第102話
吾輩が先ほど菓子と茶を堪能していた客間のテーブルで、バルドゥルはトジャと何やら話を始めた。
……内容? そんなものは知らん、眠くて聞いていないからな。
「きゅううぅぅ」
むう、一応はバルドゥルから同席して欲しいと頼まれた手前、何とか意識を保つ努力はしていたが……そろそろ限界かもしれん。
まあそもそも、だ。吾輩としては本当に義理でここにいるだけで、会話にはまともに参加する気など元よりないのだ。
トジャを悪くいうつもりはないのだが……学者であるということであったからな。
前の住処での吾輩の経験では、学者や研究所、そして保健所といった所属を名乗りながら近づいてくる人間にロクな思い出はない。あと市役所もだ。
そういう訳で、変にまともに関わって面倒なことを言われたりさせられそうになってはかなわん。
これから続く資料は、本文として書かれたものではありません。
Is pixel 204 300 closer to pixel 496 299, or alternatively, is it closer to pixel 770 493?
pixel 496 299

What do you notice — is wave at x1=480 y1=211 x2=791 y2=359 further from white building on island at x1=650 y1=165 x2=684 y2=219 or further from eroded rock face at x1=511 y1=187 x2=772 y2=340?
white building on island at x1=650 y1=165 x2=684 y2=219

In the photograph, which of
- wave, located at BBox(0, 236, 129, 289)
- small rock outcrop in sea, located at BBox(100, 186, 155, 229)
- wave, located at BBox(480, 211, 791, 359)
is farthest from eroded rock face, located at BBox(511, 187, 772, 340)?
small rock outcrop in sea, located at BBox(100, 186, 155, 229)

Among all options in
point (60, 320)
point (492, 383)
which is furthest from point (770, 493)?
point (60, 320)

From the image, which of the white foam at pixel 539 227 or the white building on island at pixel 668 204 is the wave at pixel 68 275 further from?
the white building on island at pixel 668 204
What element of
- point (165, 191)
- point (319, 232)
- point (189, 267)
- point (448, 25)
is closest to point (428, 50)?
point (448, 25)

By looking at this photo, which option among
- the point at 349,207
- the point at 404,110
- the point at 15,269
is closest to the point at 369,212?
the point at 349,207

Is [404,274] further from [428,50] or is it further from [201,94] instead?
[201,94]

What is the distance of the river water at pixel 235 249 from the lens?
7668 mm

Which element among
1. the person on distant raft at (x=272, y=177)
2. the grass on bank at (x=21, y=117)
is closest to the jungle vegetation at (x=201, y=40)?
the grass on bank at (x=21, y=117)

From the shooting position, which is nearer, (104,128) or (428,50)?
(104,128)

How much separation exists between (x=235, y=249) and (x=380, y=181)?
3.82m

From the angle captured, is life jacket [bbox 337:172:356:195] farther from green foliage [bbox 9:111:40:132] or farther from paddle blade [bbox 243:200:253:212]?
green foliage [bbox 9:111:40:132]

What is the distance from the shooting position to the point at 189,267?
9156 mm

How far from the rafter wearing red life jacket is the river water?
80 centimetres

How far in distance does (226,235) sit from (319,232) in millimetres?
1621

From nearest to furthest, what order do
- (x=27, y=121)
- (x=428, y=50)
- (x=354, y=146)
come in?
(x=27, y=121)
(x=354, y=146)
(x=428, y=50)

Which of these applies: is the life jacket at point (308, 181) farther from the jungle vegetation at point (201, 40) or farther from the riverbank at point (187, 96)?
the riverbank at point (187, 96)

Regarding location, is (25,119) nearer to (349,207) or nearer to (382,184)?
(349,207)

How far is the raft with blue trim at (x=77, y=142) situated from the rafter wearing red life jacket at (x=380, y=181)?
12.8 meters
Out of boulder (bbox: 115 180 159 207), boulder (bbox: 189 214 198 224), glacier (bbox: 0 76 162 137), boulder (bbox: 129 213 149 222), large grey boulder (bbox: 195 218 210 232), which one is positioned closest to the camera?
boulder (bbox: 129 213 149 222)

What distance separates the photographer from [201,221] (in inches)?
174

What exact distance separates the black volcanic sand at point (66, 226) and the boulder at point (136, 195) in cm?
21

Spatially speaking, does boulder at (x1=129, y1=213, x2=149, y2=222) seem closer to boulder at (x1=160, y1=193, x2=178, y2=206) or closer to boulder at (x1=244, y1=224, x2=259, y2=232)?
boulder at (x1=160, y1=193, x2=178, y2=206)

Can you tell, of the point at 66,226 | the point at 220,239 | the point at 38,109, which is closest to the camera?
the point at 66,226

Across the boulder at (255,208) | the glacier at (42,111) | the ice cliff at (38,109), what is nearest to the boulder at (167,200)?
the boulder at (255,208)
「原因はエルダートレントで間違いないでしょう。それについては事例があります。……しかし、気になるのはその前の話です!」
「おお、鍛冶場にあった木や骨を肥料とした話ですな」
まぶたが落ちそうになっては、あやつらの大きな声で目をかっぴらくということを繰り返すこと数度。なんというか、馬鹿らしくなってきた。
用があれば起こしてでも話しかけるであろうよ。
という訳で、寝よう吾輩は。ふむぅ……ぽこ…………。